Beginning with the line that contains "Auto-Sugestión . educadora y curativa", retype the entries below exactly, ending with the line that contains "Now, click the". Leave out any pictures.

→ **Recorded data**

--- START ---

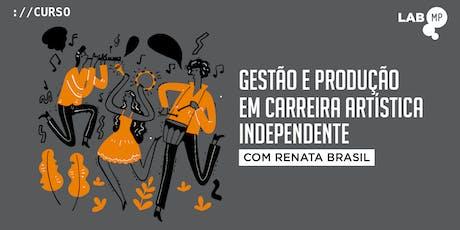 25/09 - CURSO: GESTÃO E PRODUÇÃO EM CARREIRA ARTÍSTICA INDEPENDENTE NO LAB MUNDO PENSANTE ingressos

--- END ---
--- START ---

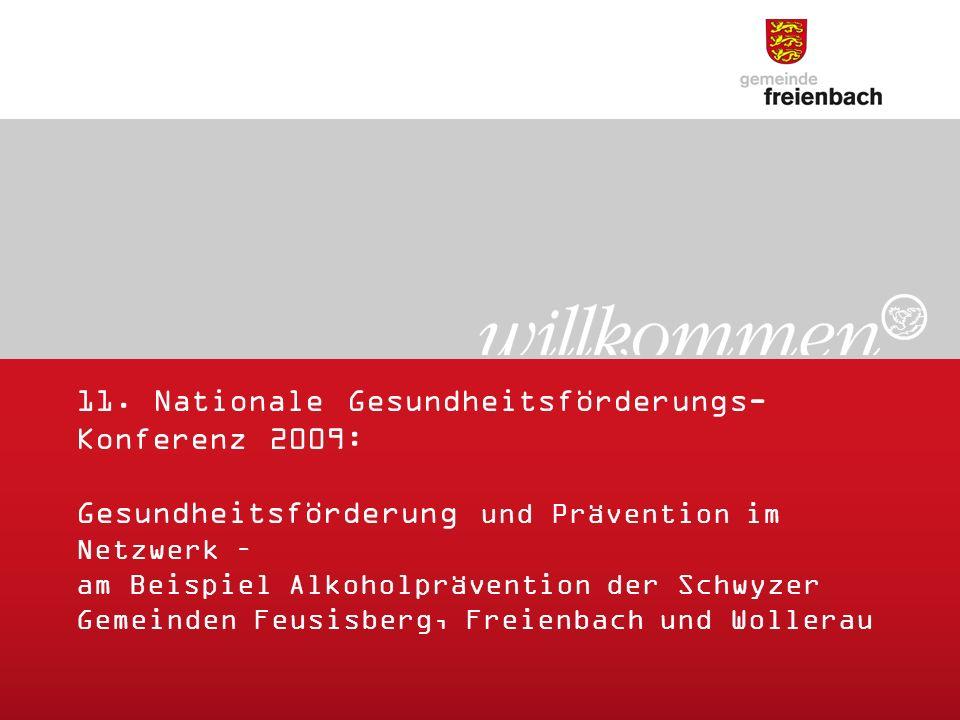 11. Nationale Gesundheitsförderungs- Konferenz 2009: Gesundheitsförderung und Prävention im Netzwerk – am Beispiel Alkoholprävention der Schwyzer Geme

--- END ---
--- START ---

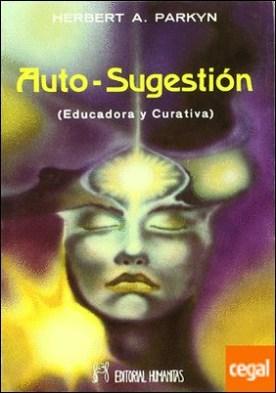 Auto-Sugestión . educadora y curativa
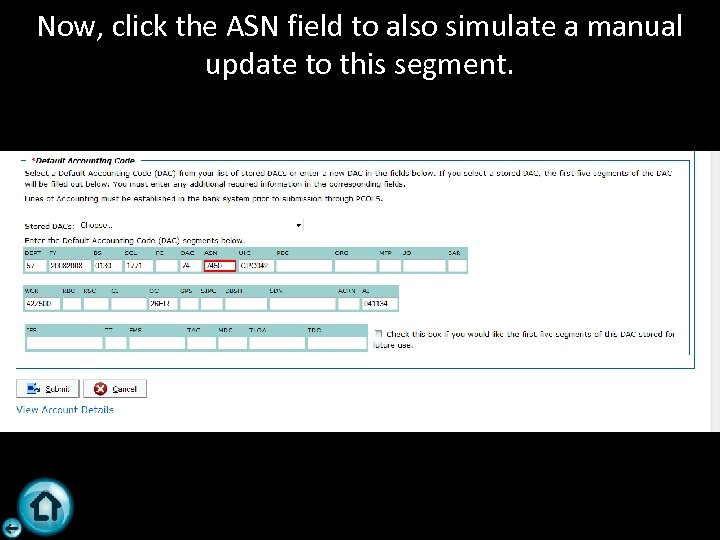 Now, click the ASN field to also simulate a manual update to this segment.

--- END ---

→ **Written response**
 Auto-Sugestión . educadora y curativa
 Now, click the ASN field to also simulate a manual update to this segment.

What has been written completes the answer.